Knowing how we feel when we’re treated invisibly and indifferently helps us not to overlook others in the future.
This happens to me in stores all the time. Having worked in retail before, it bothers the hell out of me. Employees barely acknowledge my presence, much less acknowledge my needs. They treat me like I have no feelings at all.
It’s not service with a smile, it’s not service at all.
However, instead of filling out a comment card or leaving a scathing online review, I allow that memory to sear itself onto my brain. And that way, maybe I’ll remember not to make my customers, friends or family feel like that. Like I don’t have time for them. Like they’re not worth being witnessed.

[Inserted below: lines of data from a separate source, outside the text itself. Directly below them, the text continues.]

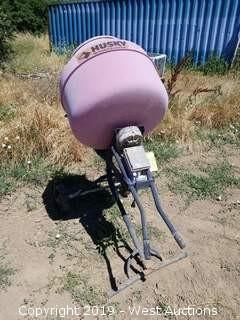 Husky Electric Cement Mixer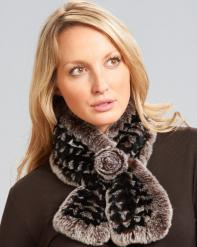 198x247_Rex_Rabbit_Fur_Pull_Through_Scarf_with_Rosette_Brown_Frost_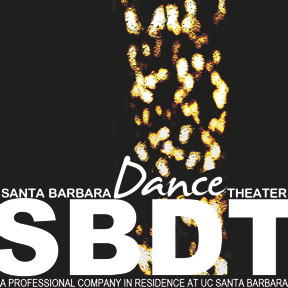 SB Dance Theater - Logo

It brings to mind a heartbreaking passage from one of my favorite mystery novels:
When you have cancer, people start treating you like you’re dead long before you die.
And so, let all of us see people as they are, not as our filters would judge them. Let us not become so wrapped up with our own tasks that we treat people either as obstacles or as a means to an end that’s related to our achievement.
Treating people as just people will do fine.
LET ME ASK YA THIS…
Whom are you making feel invisible?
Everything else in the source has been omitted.